Recollections of the Green Path area by Lynn Haggan (née Bamber)

My earliest memories are of walking with my dad, and whichever dog we had at the time, round there and I do remember, and it’s got to be one of my very earliest memories because I was so tiny, I remember watching lambs playing in the, I can’t remember the name of the field, it’s got the oak trees that the Dawson’s planted I think [Admiralty Oaks field]. And that’s one of my really earliest memories and I remember thinking then ‘it’s beautiful’, because I’ve always been really connected to nature and I always wanted to go down there.

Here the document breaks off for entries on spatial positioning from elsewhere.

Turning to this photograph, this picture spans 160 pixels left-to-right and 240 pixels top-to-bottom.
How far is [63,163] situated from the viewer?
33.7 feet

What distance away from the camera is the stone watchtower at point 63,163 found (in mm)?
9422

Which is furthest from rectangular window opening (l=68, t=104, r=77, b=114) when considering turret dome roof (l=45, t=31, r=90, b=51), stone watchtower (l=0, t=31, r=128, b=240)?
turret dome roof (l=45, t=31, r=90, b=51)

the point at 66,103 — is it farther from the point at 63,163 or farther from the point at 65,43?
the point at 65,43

I used to call it fairy land, because up towards Aldcliffe Hall, you go up what’s called Aldcliffe Hall Drive now, the old trees I always imagined that the fairies lived in there.

And walking down the Pads, just about daily, was just something that I absolutely loved, and Aldcliffe, it’s always been really, really special to me; I don’t know, because I do believe in past lives, so I don’t know if I’ve been there before because since I was so tiny I’ve been like ‘that’s home’.

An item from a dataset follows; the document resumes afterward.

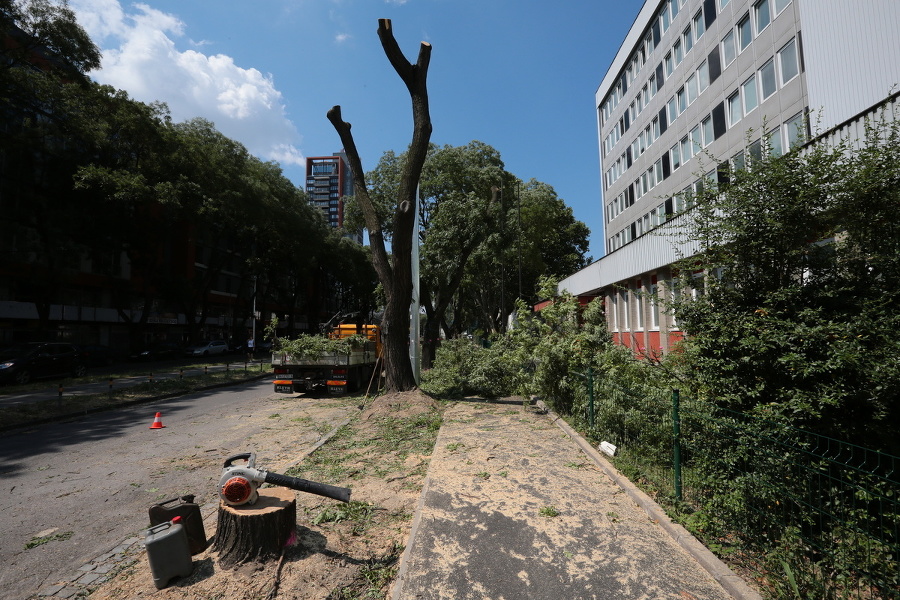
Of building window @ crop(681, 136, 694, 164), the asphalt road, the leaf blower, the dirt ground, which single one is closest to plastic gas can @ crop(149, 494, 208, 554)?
the dirt ground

And I remember Loxam’s working Carr House farm because I started riding this pony, Molly, when I was about 5, she was kept on Haverbreaks at the time but when I was about 6 or 7 the girl who owned her moved her to Edenbreck. At the time it was Jean and Fred Wilkinson who actually lived there; I think Robin [Loxam] was their nephew. And I’m not sure if they sub-let off, it would have been Robin’s dad I think at the time, ‘cause this is the late 1960’s. They were a really lovely couple; Jean was a Loxam. I can remember Robin and David that’s because they mainly dealt mainly the renting the stable for Molly. I think when Molly went to Edenbreck I was about 8 or 9; I know I was there for quite a long time, until I was about 14, in about 1975.

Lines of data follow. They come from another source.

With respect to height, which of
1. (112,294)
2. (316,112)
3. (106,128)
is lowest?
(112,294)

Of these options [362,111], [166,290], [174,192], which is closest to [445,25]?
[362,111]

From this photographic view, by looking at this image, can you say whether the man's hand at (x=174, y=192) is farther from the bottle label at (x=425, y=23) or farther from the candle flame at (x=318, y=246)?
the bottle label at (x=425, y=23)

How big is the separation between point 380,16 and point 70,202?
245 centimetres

So Molly started off in this really lovely stable, as you looked down the yard it was on the same side as the house, at Edenbreck. You had the house and then the wash house; I don’t know if that’s still there with the slidy door that went straight through into the shippon and it was a big massive shippon and I can still remember the smell of it and we used to keep all the hay and straw and the bran and everything in there. I remember you had to put big bricks on top of the dolly tubs that we kept the bran and the pony nuts in because you’d go in and you could feel all these eyes looking at you, you knew it was little rats and if you didn’t put these bricks on you’d open the dolly tub lid and you’d get these little eyes jumping out and looking at you (laughs) but they always got out of the way; you’d hear them as soon as you opened the heavy door, you’d hear them scuttling away and watching, ‘I know you’re there’ (laughs). So I always used to leave a couple of pony nuts out for them.

It was a massive big shippon that went right through from the wash house; the wash house used to have like a big old Belfast sink in it; it was lovely it was like stepping back in time. And then next door to the shippon there was, were there one or two stables? There was definitely one and I remember when Molly first moved there we had the job of cleaning it all out. When it had 2 been used in previous years there was a passage way going from the shippon into the stable so that you could lean over and do things without having to go in from the yard side. I remember whitewashing it all and making it really, really nice. We actually found some old milk bottle tops, cardboard milk bottle tops, in this bit at the back; it was fascinating; I am smelling it now actually, that musty, hay smell.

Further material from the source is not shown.